Charles Darwin, 'On the imperfection of the geological rcord', Chapter X,
The Origin of Splecies, J.M. Dent & Sons Ltd, London, 1971,pp292-293

And more currently, 'Well, we are now about 120 years after Darwin and
the knowledge of the fossil record has been greatly expanbded. We now
have a quarter of a million fossil species but the situation hasn't
changed much. The record of evolution is still surprisingly jerky and,
ironically, we have even fewer examples of evolutionary transition than
we had in Darwin's time. By this I mean that some of the classic cases of
darwinian change in the fossil record, such as the evolution of the horse
in North America, have had to be discarded or modified as a result of
more detailed information- what appeared to be a nice simple progression
when relatively few data were available now appears to be much more
complex and much less gradualistic. so Darwin's problem has not been
alleviated in the last 120 years and we still have a record which does
show change but one that can hardly be looked upon as the most reasonable
consequence of natural selection.

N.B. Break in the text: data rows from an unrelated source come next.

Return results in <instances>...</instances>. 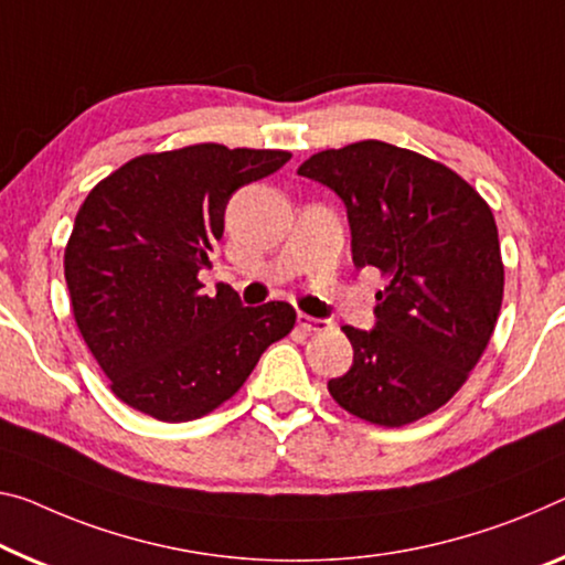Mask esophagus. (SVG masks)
Returning <instances> with one entry per match:
<instances>
[{
    "label": "esophagus",
    "mask_w": 565,
    "mask_h": 565,
    "mask_svg": "<svg viewBox=\"0 0 565 565\" xmlns=\"http://www.w3.org/2000/svg\"><path fill=\"white\" fill-rule=\"evenodd\" d=\"M298 326L308 333H326V331H331V328H333L331 320L310 318V316H306V312H298Z\"/></svg>",
    "instance_id": "esophagus-1"
}]
</instances>
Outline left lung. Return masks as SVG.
Masks as SVG:
<instances>
[{"mask_svg": "<svg viewBox=\"0 0 565 565\" xmlns=\"http://www.w3.org/2000/svg\"><path fill=\"white\" fill-rule=\"evenodd\" d=\"M343 199L353 265L376 267V326H343L353 366L328 381L345 412L404 427L437 412L490 343L505 267L488 202L427 156L384 141L312 153L298 169Z\"/></svg>", "mask_w": 565, "mask_h": 565, "instance_id": "left-lung-1", "label": "left lung"}]
</instances>
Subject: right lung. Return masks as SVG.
<instances>
[{
    "label": "right lung",
    "instance_id": "add662e5",
    "mask_svg": "<svg viewBox=\"0 0 565 565\" xmlns=\"http://www.w3.org/2000/svg\"><path fill=\"white\" fill-rule=\"evenodd\" d=\"M288 161V151L196 143L136 156L85 196L65 280L83 341L120 402L159 422L199 419L292 331L290 302L245 308L232 288L204 295L199 282L230 196Z\"/></svg>",
    "mask_w": 565,
    "mask_h": 565
}]
</instances>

Also the major extinctions such as
those of the dinosaurs and trilobites are still very puzzling.'

Dr David M. Raup (Curator of Geology, Field Museum of Natural History,
Chicago),'Conflicts between Darwin and paleontology'. Field Museum of
Natural History Bullentin, vol.5091)January 1979,p.25.

and....

'The absence of fossil evidence for intermediary stages between major
fossil evidence for intermediary stages between major transitions in
organic design, indeed our inability, even in our imagination, to
construct functional intermediates in many cases, has been a persistent
and nagging problem for gradualistic accounts of evolution.'

Stephen Jay Gould (Professor of Geology and Paleontology, Harvard
University), "Is a new and general theory of evaolution emerging?'
Paleobiology, vol.6(1),January 1980,p.127.

"Clarence Darrow once argued in the 1925 Scopes Trial that it is "bigotry
for public schools to teach only one theory of origins." Now that
evolution is entrenched in public education, the American Civil Liberties
Union, despite its own cries on behalf of pluralism, insists that only
one theory of origins be taught. Bigotry has returned to the public
classroom.

To settle for evolution or "the big bang" theory without God begs a
thousand scientific questions. Where did the original energy and matter
come from? What caused the explosion? How could impersonal forces acting
randomly construct a universe whose planets rotate with such precision
that we set our clocks by them? It is preposterous to believe that
"nothing times nobody equals everything!"